Search code examples
cudagpugpgpugpu-shared-memory

Are needless write operations in multi-thread kernels in CUDA inefficient?


I have a kernel in my CUDA code where I want a bunch of threads to do a bunch of computations on some piece of shared memory (because it's much faster than doing so on global memory), and then write the result to global memory (so I can use it in later kernels). The kernel looks something like this:

__global__ void calc(float * globalmem)
{
    __shared__ float sharemem; //initialize shared memory
    sharemem = 0; //set it to initial value
    __syncthreads();

   //do various calculations on the shared memory
   //for example I use atomicAdd() to add each thread's
   //result to sharedmem...

   __syncthreads();
   *globalmem = sharedmem;//write shared memory to global memory
}

The fact that every single thread is writing the data out from shared to global memory, when I really only need to write it out once, feels fishy to me. I also get the same feeling from the fact that every thread initializes the shared memory to zero at the start of the code.
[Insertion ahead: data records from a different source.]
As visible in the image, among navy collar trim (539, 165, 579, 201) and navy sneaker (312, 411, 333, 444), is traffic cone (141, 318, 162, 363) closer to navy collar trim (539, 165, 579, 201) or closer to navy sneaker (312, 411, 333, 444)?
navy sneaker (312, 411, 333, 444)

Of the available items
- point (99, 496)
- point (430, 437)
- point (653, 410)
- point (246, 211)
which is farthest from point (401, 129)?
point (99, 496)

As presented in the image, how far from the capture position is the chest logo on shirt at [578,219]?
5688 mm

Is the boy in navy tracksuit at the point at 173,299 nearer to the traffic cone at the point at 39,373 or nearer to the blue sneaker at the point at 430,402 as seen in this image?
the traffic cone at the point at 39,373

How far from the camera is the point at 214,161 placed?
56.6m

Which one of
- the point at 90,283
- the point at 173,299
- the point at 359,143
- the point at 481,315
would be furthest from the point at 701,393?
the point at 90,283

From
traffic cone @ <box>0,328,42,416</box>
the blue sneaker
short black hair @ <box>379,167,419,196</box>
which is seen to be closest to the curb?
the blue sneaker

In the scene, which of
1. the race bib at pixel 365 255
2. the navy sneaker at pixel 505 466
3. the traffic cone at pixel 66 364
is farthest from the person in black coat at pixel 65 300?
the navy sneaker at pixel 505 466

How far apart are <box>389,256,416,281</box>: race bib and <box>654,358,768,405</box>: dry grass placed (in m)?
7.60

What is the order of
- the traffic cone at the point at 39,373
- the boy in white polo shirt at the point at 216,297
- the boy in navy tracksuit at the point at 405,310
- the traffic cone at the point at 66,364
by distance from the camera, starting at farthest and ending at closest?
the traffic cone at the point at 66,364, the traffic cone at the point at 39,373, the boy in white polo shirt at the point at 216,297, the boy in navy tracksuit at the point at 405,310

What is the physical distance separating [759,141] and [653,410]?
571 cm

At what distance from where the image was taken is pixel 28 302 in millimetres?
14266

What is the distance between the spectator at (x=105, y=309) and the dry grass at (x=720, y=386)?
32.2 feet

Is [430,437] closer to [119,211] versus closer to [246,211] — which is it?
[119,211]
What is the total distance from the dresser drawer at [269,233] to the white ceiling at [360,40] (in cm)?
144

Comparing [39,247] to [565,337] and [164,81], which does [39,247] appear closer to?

Is there a faster way to do this than my current implementation?


Solution

  • At the warp level, there's probably not much performance difference between doing a redundant read or write vs. having a single thread do it.

    However I would expect a possibly measurable performance difference by having multiple warps in a threadblock do the redundant read or write (vs. a single thread).

    It should be sufficient to address these concerns by having a single thread do the read or write, rather than redundantly:

    __global__ void calc(float * globalmem)
    {
        __shared__ float sharemem; //initialize shared memory
        if (!threadIdx.x) sharemem = 0; //set it to initial value
        __syncthreads();
    
       //do various calculations on the shared memory
       //for example I use atomicAdd() to add each thread's
       //result to sharedmem...
    
       __syncthreads();
       if (!threadIdx.x) *globalmem = sharemem;//write shared memory to global memory
    }
    

    Although you didn't ask about it, using atomics within a threadblock on shared memory may possibly be replaceable (for possibly better performance) by a shared memory reduction method.